After getting Sachin Tendulkar out controversially in his 199th Test at Eden Gardens, West Indian off-spinner Shane Shillingford would like to exploit the Master Blaster's vulnerability against off spin in his 200th and final Test in a bid to win a slice of cricket history forever. (Read: Shillingford confident of spoiling Sachin Tendulkar's farewell party)
Tendulkar's wicket at Wankhede will be the most cherished one for any bowler and given the 40-year-old's poor record against off spinners, the in-form Shillingford will fancy his chances to etch his name in golden letters alongside the Little Master's in the scorebooks.

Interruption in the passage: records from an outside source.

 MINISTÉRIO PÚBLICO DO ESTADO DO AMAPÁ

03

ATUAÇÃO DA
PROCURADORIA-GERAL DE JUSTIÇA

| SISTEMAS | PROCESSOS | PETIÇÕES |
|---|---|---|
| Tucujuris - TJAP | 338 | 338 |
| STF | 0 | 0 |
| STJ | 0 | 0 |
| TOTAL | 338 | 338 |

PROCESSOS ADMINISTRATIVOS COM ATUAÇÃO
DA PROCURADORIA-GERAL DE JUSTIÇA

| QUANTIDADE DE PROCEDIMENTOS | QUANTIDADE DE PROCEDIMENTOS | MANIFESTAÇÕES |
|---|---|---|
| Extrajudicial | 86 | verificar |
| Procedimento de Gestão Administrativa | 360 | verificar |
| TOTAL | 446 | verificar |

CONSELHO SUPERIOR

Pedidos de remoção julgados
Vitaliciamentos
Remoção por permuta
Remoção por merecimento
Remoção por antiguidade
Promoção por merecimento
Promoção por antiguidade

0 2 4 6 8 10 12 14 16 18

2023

When Shillingford got Tendulkar out LBW, the ball struck Tendulkar on his back leg and the replays showed that it would have gone over the stumps. Many feel that more than this 'controversial' decision, it is the way in which Tendulkar was foxed by Shillingford's 'doosra' that got the better of the Master Blaster.
Tendulkar was initially at ease against 30-year-old's discomforting off-breaks. The Maestro even dispatched Shillingford for two back-to-back fours either side of mid-wicket on a second-day Eden wicket. However, the iconic Indian, who is shy of 16,000 Test runs by 153, did look a tad uncomfortable against the off-spinner's 'doosras'. When Sachin lunged forward, the bounce and trajectory would peg him back.
Interestingly, it was Pakistan spin guru Saqlain Mushtaq's words of wisdom that helped Shillingford execute his spin plans in his spell of 6 for 167 in the Kolkata Test. Known to be the inventor of the 'doosra', Saqlain recently conducted a clinic in Barbados prior to West Indies' departure for India tour and revealed all the knowledge he had about Tendulkar and his weaknesses.
"I've told them everything I know about Sachin. I told them about Indian conditions and the pace you should bowl at. You can't predict what'll happen in the match. The Windies boys are more than capable of troubling Sachin. It will be a good contest," Saqlain told an Indian newspaper before the start of the Test series.
Tendulkar is not a stranger to being out LBW. In fact, he holds the record for being out that way most in Test cricket - 63 times. Incidentally history suggests that it is the late spin on many occasions that makes Tendulkar fallible to this mode of dismissal.
In his previous outing in whites for India, Tendulkar was out LBW to another off-spinner, not once, but twice in a single day when Nathan Lyon got him in the fourth and final Test against Australia on March 22 in Delhi earlier this year.
If we go deeper into what the statistics say, Tendulkar has not gone past 32 whenever he has been dismissed LBW by a frontline off-spinner, barring a 109 against Sri Lanka when he was adjudged despite a Muttiah Muralitharan ball pitching outside leg stump in New Delhi in 2005.
Twelve out of the 63 instances, Tendulkar has been dismissed LBW by an off-spinner.
With Tendulkar's history of getting out LBW to off-spinners against him, his farewell 200th Test is likely to throw up an enticing tussle between the 'God of cricket' and spin.